Problem description —
For every line in the material below that holds "granularity", report the line.

Given information —
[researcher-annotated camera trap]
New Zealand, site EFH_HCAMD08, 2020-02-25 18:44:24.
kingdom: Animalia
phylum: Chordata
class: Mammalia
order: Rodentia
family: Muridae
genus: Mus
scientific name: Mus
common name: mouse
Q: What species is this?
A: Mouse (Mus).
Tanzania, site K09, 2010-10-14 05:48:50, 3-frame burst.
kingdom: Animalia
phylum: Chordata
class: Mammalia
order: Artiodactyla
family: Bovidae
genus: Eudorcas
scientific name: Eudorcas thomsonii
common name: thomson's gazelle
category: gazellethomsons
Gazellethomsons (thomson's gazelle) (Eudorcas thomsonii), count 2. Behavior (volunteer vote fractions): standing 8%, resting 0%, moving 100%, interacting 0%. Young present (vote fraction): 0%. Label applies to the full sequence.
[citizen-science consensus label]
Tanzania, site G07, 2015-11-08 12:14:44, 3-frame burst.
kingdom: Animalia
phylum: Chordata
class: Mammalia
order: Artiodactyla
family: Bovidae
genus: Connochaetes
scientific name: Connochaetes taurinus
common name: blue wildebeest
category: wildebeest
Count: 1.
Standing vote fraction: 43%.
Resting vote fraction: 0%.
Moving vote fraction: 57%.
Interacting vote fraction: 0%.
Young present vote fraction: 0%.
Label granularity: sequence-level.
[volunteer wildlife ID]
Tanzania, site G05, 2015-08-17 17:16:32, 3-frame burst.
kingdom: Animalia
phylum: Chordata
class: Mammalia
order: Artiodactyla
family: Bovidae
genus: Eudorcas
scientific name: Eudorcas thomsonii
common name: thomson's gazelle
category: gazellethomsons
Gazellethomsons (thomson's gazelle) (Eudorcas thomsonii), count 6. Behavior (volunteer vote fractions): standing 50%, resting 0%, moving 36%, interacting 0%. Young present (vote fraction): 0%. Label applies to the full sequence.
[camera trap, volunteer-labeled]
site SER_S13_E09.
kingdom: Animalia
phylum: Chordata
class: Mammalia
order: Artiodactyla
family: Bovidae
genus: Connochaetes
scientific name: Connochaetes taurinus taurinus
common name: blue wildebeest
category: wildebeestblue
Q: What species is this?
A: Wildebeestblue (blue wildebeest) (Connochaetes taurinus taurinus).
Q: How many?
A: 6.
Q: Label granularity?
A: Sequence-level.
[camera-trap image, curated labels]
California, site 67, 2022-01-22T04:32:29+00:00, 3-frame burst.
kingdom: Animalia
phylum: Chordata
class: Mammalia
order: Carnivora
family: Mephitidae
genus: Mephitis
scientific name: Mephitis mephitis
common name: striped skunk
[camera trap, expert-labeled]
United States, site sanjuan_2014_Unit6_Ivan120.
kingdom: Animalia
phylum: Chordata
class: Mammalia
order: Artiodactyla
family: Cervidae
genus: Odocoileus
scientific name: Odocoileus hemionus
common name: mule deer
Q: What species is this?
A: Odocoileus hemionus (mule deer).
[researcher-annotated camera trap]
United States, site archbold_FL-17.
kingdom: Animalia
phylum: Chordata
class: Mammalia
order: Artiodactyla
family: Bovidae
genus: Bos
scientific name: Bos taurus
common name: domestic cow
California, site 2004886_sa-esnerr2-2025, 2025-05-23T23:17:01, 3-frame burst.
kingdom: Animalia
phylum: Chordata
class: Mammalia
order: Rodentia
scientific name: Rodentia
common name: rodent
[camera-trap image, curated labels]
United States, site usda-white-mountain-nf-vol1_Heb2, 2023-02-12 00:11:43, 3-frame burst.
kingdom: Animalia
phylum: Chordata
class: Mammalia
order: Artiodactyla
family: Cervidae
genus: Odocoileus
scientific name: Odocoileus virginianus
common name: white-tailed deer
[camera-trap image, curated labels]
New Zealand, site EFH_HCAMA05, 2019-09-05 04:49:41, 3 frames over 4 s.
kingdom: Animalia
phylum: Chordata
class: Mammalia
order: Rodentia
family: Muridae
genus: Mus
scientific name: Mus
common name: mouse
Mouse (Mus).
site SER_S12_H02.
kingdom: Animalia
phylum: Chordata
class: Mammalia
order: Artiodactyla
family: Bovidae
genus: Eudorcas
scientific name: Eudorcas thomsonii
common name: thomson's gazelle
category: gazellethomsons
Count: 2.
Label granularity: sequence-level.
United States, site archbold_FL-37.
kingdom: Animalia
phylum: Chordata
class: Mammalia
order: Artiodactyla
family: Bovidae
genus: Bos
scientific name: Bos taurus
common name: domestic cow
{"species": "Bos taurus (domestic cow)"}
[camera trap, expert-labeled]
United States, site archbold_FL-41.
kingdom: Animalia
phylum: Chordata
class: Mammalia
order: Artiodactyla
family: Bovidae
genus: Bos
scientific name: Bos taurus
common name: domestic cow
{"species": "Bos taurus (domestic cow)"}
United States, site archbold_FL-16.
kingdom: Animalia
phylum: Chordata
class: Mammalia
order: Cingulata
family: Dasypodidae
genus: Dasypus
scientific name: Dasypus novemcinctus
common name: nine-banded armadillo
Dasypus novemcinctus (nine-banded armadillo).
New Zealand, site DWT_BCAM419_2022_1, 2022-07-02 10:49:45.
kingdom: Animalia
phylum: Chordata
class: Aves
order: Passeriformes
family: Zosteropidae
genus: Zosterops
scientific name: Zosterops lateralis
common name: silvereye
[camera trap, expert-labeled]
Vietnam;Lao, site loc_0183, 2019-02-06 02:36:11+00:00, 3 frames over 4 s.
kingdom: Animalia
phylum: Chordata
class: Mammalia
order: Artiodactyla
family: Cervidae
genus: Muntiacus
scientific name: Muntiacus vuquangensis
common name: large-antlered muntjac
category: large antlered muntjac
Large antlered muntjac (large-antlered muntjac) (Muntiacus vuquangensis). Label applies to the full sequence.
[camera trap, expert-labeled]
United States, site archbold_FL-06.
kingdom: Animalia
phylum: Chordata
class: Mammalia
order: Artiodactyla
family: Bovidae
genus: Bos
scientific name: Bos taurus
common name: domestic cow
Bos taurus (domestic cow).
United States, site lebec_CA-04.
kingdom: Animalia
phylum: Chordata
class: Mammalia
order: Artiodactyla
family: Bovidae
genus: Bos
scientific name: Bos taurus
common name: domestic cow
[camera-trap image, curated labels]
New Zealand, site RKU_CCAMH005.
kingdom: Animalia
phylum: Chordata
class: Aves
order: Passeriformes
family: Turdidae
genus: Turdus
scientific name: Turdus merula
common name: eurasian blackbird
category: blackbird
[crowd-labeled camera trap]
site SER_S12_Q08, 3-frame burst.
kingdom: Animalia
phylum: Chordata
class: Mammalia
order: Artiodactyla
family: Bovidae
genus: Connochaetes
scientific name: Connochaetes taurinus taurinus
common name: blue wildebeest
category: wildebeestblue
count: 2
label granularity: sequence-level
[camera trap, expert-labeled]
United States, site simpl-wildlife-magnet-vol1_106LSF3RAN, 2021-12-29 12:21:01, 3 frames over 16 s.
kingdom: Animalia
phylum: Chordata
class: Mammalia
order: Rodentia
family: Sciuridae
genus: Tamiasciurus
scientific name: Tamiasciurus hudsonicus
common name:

Response —
Label granularity: sequence-level.
Q: Label granularity?
Label granularity: sequence-level.
label granularity: sequence-level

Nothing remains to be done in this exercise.